> Task requirements
Count the lines in the rows below that contain the string "instances", and reply with only that number.

═══ Given data ═══

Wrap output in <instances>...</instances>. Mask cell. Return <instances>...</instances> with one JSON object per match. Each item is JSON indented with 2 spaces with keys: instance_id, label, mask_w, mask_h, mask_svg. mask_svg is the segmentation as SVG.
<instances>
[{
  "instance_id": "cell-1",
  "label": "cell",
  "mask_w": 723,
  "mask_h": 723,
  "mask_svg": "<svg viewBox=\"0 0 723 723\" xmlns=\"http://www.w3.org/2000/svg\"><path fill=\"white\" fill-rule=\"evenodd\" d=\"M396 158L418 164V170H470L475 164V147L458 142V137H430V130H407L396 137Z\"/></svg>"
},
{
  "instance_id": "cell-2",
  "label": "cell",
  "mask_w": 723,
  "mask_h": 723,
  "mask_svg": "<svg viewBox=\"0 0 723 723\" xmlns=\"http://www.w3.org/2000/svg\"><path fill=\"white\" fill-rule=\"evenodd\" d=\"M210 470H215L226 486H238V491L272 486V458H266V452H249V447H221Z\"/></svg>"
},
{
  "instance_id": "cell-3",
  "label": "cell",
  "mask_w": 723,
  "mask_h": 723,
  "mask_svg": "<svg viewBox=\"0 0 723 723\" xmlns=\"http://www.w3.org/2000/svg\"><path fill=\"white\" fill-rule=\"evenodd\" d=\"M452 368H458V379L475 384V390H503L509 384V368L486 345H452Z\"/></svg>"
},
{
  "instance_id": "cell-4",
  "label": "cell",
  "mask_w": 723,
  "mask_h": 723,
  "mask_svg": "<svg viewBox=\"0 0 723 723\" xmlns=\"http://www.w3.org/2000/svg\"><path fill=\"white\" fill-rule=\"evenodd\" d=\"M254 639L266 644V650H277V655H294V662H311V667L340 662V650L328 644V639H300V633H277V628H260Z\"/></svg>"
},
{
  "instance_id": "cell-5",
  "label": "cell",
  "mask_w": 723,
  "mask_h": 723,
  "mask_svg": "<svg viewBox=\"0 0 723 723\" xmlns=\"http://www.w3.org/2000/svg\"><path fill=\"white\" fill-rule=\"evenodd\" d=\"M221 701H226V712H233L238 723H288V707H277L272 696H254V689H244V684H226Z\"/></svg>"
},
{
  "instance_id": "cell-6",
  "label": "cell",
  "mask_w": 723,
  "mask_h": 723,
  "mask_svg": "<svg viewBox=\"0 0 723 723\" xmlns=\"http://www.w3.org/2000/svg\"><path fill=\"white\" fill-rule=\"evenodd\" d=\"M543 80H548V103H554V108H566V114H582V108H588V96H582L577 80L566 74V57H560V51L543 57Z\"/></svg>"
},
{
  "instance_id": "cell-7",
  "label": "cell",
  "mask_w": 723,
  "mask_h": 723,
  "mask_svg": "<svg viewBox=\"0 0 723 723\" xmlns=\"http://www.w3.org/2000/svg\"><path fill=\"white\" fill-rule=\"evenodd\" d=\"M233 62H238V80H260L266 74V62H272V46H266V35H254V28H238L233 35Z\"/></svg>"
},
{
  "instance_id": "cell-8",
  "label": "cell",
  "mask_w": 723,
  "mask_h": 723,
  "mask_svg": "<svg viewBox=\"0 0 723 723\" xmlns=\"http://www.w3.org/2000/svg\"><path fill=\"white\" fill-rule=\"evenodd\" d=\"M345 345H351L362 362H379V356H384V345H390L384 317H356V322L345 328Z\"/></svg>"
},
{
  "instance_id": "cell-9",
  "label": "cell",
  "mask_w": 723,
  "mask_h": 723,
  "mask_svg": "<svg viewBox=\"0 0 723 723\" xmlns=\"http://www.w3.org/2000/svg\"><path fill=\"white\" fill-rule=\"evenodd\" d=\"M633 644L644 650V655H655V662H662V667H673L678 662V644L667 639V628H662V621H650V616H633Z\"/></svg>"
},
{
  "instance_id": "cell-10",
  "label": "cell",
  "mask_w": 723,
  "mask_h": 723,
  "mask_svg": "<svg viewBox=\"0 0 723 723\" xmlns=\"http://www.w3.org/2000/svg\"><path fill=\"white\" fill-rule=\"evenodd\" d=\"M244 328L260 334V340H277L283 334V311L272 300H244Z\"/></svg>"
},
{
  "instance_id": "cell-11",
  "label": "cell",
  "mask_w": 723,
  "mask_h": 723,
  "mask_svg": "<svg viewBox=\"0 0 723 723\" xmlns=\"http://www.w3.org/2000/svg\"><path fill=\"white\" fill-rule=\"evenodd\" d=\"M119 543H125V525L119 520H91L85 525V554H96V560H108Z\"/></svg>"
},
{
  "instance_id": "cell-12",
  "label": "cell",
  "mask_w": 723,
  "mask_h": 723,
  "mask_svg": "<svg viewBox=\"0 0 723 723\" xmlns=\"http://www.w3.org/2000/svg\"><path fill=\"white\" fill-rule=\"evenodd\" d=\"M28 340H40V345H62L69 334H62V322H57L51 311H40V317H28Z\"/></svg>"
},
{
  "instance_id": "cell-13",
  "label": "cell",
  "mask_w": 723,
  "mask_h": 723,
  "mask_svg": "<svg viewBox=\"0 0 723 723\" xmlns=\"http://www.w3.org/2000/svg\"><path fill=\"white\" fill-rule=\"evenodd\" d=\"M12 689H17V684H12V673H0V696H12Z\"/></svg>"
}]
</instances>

═══

> Correct answer
3